Khasiat Sangitan

Sangitan (Sambucus javanica Reinw.)

Sangitan – Tanaman asli indonesia ini sering ditemukan tumbuh liar di ladang, pegunungan, dekat dengan sungai ataupun yang sengaja ditanamn di pekarangan sebagai tanaman obat..

Ciri-ciri

  • Perdu, tinggi 1-3 m. Batang bulat dan banyak bercabang.
  • Daun merupakan daun majemuk yang letaknya berseling. Terdapat 5-9 anak daun yang letaknya menyirip.
  • Anak daun bertangkai, bentuknya elips memanjang sampai lanset, panjang 8-15 cm, lebar 3- 5 cm, ujung runcing, tepi bergerigi, warna permukaan atas hijau tua, permukaan bawah hijau muda.
  • Bunga kecil-kecil dengan 5 kelopak berwarna putih kuning, berkumpul membentuk payung majemuk, keluar dari ujung ranting, baunya harum.
  • Buahnya buah buni, bentuknya bulat, warnanya hitam bila masak dengan diameter 3-4 mm. Bijinya 1-3.
  • Perbanyakan dengan stek dan biji

Penyebaran
Merupakan tanaman asli Indonesia, dapat ditemukan dari dataran rendah sampai ketinggian 1.000 mdpl. Sangitan banyak ditemukan tumbuh liar di daerah pegunungan, pinggiran kota pada tanah terlantar, atau ditanam penduduk sebagai tanaman hias di pekarangan dan kadang ditemukan sebagai tanaman pagar. Tanaman ini umumnya menyukai tempat-tempat yang tidak terlalu kering atau terlalu lembab.

Kandungan Senyawa

  • Efek Kimia: Manis, sedikit pahit, hangat
  • Kandungan Kimia: Essential oil, ursolic acid, Beta-sitosterol, Alfa-amyrin palmitate, KNO3, tanin.
  • Efek Farmalogis: Herba ini masuk meridian hati (liver).
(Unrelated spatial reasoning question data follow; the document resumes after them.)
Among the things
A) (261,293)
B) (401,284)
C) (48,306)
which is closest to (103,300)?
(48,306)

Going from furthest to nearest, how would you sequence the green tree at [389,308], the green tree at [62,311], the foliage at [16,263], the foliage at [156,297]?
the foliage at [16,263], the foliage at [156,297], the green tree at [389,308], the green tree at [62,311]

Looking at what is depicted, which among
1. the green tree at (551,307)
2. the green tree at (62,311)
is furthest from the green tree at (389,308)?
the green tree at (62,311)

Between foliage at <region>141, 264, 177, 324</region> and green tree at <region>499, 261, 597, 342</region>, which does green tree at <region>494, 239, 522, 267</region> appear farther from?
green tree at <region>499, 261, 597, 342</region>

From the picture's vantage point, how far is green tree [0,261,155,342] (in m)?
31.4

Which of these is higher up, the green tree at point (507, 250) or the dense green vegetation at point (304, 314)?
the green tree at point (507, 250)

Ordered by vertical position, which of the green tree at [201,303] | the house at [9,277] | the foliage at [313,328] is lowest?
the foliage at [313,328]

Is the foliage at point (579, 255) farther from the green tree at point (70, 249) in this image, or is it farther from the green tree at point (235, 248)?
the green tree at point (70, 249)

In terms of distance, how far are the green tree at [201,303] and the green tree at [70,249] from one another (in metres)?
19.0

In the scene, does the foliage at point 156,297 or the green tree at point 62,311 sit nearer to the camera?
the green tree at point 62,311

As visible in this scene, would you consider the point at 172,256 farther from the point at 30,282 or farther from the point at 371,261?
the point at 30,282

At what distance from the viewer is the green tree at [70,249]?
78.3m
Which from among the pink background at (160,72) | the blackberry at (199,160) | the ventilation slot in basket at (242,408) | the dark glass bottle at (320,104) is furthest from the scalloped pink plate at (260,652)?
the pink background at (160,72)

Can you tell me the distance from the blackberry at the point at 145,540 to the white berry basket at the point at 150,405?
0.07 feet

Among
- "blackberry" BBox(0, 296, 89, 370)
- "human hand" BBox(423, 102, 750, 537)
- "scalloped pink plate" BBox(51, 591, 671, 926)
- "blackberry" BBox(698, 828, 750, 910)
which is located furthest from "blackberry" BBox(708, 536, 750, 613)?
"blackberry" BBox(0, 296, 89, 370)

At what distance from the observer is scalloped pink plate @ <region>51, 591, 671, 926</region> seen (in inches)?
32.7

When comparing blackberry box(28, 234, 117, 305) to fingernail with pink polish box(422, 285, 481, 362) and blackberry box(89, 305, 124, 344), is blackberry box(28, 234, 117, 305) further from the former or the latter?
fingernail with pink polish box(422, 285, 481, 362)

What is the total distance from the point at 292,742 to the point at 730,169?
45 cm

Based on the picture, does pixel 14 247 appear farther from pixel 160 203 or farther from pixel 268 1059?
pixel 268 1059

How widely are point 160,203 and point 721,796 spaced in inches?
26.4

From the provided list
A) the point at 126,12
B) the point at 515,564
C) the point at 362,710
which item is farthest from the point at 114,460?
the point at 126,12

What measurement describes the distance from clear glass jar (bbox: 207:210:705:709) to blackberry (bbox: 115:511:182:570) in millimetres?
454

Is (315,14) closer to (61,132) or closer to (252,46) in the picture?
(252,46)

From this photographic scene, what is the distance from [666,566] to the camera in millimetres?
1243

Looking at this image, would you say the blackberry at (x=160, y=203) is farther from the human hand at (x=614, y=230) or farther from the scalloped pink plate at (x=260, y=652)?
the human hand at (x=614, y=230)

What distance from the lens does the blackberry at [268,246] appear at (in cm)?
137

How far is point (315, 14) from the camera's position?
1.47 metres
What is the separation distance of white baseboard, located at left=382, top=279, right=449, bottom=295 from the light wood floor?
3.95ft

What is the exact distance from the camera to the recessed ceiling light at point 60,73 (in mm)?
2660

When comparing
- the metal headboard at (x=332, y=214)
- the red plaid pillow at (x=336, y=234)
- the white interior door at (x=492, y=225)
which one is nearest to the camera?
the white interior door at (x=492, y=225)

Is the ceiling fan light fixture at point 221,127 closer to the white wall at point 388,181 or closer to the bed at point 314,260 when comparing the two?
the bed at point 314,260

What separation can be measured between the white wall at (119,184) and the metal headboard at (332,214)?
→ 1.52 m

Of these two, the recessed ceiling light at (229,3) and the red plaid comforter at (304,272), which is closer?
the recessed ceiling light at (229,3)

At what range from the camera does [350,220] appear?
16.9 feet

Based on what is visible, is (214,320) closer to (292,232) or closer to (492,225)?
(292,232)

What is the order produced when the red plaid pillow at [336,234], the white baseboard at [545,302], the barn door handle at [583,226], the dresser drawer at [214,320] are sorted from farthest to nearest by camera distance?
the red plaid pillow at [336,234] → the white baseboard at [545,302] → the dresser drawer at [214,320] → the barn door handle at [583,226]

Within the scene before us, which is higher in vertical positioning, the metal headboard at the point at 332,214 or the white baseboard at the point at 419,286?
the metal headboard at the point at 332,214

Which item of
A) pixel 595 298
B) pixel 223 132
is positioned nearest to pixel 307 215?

Akar: Menghilangkan kolik (antispasmodik) dan menghilangkan pembengkakan. Batang dan daun: Peluruh kencing (diuretik), menghilangkan pembengkakan dan menghilangkan sakit (analgetik) dan melancarkan sirkulasi.

Manfaat
Bagian tanaman yang digunakan sebagai obat adalah Akar, batang dan daun. Dijemur bila ingin disimpan. .

  • Indikasi
    Akar:
    – Luka terpukul.
    – Tulang patah (frakture).
    – Encok (rheumatism), pegal linu.
    – Sakit kuning.
  • Batang dan daun:
    – Bengkak karena penyakit ginjal (nephritic edema).
    – Beri-beri.
    – Disentri.
    – Radang saluran napas kronis (bronkhitis kronis).
    – Rubella.
    – Erysipelas.
  • Seluruh tanaman:
    – Keram / kejang pada kaki.
    – Sakit pada tulang.
    – Luka terpukul.
    – Bengkak (edema) pada kaki.

Catatan : Konsultasikan ke dokter bila ingin mengkonsumsi dengan obat lain. Hentikan pemakaian bila terjadi kontraindikasi.